| INFORMATION SHOWN |
+++++

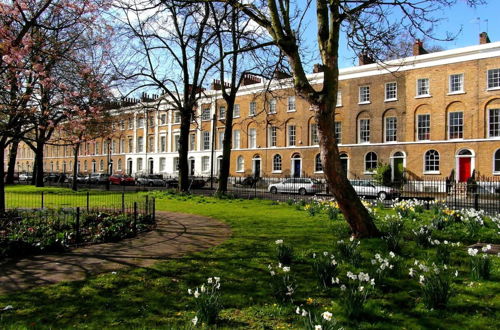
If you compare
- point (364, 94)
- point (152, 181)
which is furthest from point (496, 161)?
point (152, 181)

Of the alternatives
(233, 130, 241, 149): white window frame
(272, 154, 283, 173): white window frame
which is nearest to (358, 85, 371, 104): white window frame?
(272, 154, 283, 173): white window frame

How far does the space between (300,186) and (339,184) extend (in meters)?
24.6

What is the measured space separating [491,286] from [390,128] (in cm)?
3452

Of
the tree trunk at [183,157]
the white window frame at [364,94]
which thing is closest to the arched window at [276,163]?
the white window frame at [364,94]

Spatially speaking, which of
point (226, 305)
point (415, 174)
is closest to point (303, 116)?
point (415, 174)

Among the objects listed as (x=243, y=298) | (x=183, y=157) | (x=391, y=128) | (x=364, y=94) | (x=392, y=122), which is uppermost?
(x=364, y=94)

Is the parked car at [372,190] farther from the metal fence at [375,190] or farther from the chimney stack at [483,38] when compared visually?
the chimney stack at [483,38]

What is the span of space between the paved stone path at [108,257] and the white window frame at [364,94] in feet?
105

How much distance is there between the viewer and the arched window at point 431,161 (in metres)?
35.1

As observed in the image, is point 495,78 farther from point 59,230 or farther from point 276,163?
point 59,230

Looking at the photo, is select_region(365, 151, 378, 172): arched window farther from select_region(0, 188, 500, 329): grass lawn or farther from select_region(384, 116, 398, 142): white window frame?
select_region(0, 188, 500, 329): grass lawn

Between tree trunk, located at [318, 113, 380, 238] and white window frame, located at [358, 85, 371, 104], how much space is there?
1290 inches

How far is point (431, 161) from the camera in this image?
35469mm

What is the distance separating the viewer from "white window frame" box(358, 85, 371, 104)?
39.9 meters
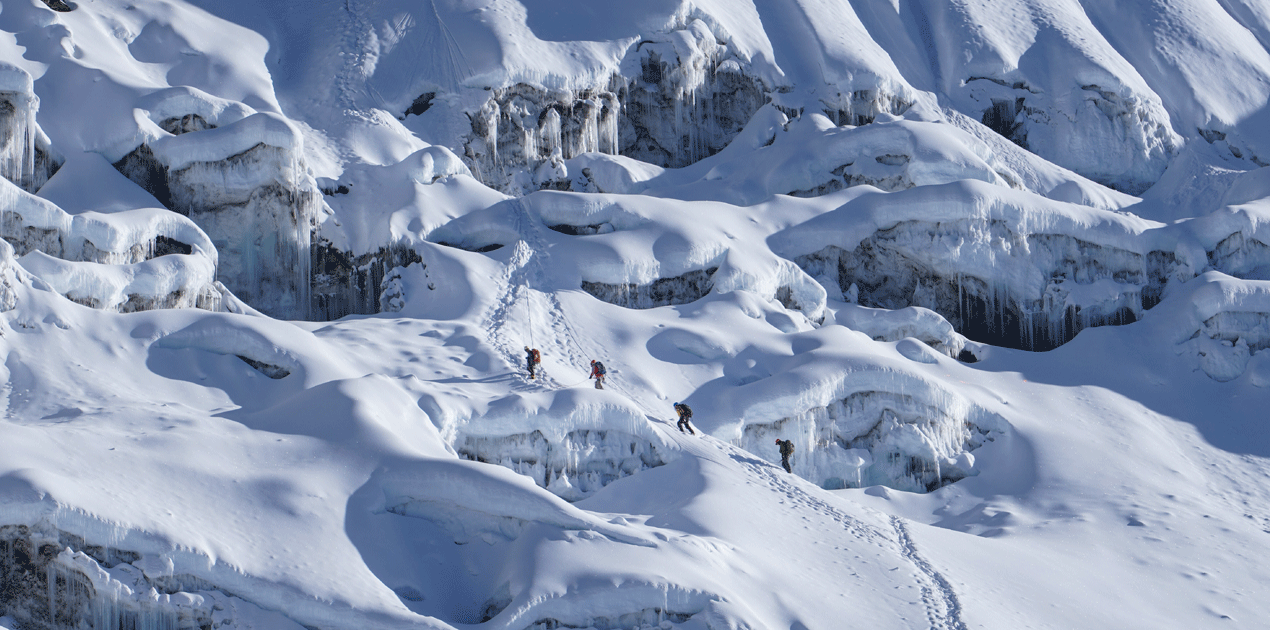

+++++

| DIRECTIONS |
Set down, word for word, the stretch of the material from the line containing "Looking at the" through the end of the material, both ends included. Leave the pictures out of your copy.

| OUTPUT |
Looking at the photo, is select_region(365, 151, 378, 172): arched window farther from select_region(0, 188, 500, 329): grass lawn or farther from select_region(384, 116, 398, 142): white window frame?
select_region(0, 188, 500, 329): grass lawn

Between tree trunk, located at [318, 113, 380, 238] and white window frame, located at [358, 85, 371, 104], how much space is there?
1290 inches

How far is point (431, 161) from the camera in this image?
35469mm

What is the distance separating the viewer from "white window frame" box(358, 85, 371, 104)?
39.9 meters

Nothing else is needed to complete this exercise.